Daniel se acercó a donde estaba, poniendo ambas manos en mis hombros y apretando firmemente. Entonces sentí la presión: hacía unos momentos ni siquiera me había tocado con fuerza, ahora era más con el objetivo de imponerse, de dominarme y de hacerme ver que él era el que tenía el control.

 

—Escúchame bien— dijo, bajando el tono de su voz mientras acercaba sus labios a mi oreja derecha —, no vamos a jugar como tú quieras porque ni siquiera conoces las reglas del juego, ¿está claro?

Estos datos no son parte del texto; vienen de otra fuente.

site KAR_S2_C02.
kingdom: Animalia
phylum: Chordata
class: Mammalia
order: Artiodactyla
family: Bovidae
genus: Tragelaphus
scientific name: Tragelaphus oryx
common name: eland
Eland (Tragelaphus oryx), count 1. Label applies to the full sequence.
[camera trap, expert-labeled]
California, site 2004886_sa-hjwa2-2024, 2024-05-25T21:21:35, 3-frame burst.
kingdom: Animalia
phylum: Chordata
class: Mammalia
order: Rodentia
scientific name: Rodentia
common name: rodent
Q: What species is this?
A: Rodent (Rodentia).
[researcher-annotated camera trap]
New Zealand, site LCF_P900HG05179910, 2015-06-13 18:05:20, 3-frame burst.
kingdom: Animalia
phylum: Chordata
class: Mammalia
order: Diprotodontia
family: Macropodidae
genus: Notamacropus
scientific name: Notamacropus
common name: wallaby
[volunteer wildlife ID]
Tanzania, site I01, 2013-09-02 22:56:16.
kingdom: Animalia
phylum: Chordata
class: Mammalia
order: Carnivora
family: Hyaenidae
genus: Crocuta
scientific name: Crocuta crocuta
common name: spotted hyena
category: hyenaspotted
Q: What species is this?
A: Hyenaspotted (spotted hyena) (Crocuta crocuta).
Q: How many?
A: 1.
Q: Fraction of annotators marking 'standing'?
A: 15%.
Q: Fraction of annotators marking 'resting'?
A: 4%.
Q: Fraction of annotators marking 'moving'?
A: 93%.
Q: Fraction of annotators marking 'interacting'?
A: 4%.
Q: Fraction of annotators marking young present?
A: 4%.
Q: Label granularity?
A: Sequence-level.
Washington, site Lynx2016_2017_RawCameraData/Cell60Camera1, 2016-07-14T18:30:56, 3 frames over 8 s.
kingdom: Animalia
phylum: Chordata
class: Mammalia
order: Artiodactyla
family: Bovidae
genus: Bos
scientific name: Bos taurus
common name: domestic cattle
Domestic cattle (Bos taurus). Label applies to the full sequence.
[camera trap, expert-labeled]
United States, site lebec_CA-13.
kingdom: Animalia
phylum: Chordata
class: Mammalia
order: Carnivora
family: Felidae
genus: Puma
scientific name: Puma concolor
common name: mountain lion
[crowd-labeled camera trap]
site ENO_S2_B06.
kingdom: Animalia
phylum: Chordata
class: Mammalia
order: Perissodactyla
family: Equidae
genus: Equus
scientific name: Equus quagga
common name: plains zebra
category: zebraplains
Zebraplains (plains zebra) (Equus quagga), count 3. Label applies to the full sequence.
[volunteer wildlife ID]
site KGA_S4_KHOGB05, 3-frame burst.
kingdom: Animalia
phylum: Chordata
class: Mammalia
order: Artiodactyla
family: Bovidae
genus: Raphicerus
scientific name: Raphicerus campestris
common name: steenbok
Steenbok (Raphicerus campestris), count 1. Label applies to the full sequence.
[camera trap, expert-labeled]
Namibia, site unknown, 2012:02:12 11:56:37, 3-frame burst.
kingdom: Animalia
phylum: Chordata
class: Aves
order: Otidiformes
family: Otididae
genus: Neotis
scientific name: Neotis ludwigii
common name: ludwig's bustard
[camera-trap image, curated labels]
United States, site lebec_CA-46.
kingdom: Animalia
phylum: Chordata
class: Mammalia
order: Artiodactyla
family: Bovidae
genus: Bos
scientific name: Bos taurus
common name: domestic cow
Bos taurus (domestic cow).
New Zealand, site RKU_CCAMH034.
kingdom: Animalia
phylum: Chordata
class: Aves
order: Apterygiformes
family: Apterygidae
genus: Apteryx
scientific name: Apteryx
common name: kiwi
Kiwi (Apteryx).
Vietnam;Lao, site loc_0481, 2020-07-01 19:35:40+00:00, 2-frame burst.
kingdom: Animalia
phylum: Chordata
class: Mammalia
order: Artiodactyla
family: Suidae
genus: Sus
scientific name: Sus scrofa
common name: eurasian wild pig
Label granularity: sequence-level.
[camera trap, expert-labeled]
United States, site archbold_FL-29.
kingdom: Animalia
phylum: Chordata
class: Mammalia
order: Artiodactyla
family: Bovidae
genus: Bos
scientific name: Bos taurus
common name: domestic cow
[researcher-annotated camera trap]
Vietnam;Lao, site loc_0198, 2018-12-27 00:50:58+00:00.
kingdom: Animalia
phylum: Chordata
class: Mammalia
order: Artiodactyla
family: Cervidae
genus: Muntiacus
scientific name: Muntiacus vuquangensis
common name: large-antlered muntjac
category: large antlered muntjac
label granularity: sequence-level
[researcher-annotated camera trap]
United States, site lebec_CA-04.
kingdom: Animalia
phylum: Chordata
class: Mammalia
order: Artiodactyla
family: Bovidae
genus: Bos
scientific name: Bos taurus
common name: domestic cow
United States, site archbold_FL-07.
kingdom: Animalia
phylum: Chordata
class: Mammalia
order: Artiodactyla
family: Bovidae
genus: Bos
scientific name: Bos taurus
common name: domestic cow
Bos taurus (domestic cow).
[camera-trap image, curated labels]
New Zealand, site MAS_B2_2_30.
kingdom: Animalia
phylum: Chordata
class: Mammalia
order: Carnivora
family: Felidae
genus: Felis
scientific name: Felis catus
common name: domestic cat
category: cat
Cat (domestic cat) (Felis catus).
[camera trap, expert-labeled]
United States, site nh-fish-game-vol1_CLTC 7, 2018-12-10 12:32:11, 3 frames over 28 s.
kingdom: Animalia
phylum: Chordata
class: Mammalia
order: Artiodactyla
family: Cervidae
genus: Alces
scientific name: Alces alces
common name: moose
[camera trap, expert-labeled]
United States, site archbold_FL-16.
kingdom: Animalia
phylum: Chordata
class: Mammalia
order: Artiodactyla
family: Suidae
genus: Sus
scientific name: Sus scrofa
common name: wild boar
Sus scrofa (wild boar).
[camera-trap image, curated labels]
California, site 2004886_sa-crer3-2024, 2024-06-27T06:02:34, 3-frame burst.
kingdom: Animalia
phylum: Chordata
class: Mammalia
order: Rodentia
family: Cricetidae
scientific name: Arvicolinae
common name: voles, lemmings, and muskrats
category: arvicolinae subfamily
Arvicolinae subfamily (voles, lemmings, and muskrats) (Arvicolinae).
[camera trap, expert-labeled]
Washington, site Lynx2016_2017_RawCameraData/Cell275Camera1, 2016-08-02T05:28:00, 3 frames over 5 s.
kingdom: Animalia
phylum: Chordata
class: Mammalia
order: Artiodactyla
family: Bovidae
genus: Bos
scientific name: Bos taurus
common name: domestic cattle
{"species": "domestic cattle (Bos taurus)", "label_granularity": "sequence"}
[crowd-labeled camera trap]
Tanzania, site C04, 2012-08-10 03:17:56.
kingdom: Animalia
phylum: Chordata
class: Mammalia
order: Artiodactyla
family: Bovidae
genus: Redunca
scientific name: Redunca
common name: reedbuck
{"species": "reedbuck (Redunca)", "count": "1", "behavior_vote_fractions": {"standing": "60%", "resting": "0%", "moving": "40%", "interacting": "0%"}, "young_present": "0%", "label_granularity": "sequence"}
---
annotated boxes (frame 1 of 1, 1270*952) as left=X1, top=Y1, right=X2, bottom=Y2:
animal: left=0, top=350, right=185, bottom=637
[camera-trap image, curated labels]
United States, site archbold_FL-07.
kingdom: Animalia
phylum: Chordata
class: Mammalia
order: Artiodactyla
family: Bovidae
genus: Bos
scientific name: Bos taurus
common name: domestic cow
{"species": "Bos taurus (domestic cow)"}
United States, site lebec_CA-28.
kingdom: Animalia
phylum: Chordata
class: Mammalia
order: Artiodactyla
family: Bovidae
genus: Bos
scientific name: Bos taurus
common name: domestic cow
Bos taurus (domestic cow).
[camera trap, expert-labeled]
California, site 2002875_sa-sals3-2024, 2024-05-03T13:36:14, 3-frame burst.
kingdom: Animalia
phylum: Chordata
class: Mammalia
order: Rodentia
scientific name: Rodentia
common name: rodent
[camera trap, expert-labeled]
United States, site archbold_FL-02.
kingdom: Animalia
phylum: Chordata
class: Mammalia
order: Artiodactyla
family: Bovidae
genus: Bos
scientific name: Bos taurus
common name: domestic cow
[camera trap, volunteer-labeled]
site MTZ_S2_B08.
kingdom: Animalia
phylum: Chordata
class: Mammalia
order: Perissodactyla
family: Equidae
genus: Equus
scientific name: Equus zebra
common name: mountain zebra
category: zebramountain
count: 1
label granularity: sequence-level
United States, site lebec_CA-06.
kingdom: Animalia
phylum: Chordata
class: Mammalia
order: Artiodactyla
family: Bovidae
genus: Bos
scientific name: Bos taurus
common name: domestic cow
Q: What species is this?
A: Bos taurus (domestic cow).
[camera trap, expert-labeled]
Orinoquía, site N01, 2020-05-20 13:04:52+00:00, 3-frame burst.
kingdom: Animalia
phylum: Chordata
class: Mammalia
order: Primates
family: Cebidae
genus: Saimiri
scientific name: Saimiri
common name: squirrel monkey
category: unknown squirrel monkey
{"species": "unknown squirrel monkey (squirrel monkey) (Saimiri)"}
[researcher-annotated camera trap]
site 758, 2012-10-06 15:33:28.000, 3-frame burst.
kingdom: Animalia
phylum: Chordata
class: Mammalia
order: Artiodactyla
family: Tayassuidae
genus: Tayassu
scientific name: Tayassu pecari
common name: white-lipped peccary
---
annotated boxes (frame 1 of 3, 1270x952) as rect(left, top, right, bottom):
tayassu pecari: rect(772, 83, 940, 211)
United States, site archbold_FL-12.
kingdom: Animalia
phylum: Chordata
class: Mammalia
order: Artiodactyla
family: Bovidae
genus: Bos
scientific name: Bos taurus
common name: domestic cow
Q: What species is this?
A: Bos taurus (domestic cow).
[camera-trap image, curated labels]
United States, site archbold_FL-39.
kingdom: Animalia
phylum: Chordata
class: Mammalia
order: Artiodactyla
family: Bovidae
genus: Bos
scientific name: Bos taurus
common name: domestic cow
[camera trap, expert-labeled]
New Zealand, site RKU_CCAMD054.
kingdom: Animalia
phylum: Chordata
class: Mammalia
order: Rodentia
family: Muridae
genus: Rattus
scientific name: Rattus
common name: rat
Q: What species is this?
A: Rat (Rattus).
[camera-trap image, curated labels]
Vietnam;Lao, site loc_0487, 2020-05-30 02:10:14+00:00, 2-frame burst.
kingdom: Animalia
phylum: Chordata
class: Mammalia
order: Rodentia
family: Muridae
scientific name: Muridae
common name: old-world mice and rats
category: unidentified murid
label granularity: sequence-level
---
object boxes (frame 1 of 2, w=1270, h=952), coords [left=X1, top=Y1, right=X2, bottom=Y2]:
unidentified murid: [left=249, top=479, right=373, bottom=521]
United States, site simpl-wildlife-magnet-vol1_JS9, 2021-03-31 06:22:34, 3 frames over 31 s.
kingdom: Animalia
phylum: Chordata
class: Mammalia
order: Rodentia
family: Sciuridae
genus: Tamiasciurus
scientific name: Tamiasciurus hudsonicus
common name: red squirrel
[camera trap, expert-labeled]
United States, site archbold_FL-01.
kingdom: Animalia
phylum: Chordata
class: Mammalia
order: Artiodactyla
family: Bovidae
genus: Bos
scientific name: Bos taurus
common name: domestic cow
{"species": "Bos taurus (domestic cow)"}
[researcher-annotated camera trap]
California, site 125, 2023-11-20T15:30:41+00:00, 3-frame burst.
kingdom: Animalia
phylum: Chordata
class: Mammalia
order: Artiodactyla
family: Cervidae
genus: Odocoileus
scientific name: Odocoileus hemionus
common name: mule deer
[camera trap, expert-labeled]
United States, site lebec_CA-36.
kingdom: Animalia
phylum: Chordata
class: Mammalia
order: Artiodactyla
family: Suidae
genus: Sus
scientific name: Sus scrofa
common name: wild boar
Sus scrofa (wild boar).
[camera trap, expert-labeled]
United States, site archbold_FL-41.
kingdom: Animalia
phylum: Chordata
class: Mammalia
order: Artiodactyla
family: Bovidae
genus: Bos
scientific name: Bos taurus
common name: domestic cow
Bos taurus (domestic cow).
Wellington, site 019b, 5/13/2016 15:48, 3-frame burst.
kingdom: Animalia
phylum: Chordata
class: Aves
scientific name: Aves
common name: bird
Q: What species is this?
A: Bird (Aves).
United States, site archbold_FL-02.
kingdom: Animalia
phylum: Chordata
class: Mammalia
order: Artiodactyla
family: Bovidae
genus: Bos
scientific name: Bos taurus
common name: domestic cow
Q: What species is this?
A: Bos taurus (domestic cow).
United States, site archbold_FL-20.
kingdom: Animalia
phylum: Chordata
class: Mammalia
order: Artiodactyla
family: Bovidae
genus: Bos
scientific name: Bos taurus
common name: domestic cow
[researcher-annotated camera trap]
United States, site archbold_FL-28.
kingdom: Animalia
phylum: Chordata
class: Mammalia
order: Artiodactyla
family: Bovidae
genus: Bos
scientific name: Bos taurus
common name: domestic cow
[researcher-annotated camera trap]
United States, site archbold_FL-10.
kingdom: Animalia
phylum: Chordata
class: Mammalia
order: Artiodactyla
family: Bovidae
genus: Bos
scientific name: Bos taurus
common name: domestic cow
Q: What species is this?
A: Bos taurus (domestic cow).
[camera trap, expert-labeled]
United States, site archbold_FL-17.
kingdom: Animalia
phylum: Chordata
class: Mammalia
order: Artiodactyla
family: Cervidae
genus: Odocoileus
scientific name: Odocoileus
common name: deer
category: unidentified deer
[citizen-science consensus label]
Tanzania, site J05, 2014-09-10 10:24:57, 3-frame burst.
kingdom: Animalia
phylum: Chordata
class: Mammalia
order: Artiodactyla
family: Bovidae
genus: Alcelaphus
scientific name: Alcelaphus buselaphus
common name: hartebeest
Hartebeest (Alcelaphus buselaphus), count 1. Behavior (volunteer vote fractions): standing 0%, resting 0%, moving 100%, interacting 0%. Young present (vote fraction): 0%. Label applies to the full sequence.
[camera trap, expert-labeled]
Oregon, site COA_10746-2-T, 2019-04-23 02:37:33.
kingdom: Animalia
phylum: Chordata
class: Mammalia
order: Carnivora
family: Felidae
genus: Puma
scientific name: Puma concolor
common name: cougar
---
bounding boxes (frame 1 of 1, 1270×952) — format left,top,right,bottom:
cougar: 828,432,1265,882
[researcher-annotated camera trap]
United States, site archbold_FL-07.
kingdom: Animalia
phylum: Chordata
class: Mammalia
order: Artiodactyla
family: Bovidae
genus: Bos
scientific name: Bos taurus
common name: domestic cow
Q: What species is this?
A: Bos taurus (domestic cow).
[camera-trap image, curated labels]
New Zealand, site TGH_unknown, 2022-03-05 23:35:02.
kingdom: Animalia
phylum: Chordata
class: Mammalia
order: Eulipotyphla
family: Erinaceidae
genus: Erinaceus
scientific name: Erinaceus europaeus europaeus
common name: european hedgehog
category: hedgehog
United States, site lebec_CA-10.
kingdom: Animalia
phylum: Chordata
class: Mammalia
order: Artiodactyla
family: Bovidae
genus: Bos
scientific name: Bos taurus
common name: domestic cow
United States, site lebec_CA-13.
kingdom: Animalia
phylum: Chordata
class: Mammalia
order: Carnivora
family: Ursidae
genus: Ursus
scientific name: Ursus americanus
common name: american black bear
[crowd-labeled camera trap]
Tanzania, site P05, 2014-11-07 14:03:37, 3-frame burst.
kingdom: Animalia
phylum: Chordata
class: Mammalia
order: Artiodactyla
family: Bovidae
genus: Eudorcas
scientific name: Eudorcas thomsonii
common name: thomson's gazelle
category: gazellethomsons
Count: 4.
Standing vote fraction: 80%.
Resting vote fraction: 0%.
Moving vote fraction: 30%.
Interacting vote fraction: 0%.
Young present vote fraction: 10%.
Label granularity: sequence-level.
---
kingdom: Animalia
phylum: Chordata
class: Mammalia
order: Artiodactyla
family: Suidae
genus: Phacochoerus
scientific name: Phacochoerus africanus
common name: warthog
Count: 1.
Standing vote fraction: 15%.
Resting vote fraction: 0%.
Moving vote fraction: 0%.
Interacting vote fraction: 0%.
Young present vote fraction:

Yo diré qué se hace y cómo se hace, y si no te gusta puedes irte de aquí. Este lugar no es para un malagradecido. Te recuerdo que tenías dudas y querías conocimiento: te lo he otorgado. ¿Ya no te gusta? No hay marcha atrás. Tendrás que formar tus propios vínculos si te alejas de aquí, pero si te quedas puedes aprender a hacer cosas grandiosas; sólo debes ceder un poco, ¿vale? Nada que no hayas hecho antes, si no me equivoco. Tienes 15 minutos para decidirte; estaré afuera, fumando un cigarrillo, porque todavía puedo aspirar aire y me da la jodida gana, pero si no sales en 15 minutos te juro que romperé el cristal de la calle y te sacaré de aquí, ¿está claro?

 

Me limité a asentir con la cabeza. En realidad no le había temido a muchas cosas antes, pero en ese instante el tono de su voz resonó en mi cabeza como si se tratara del sonido de un cañón. Él salió, como dijo, cerrando la puerta del departamento tras de sí; en la soledad de la estancia me quedé observando fijamente hacia ese rumbo, pero pronto me levanté de donde estaba sentado, apagué las luces, tomé las llaves y salí tras de él.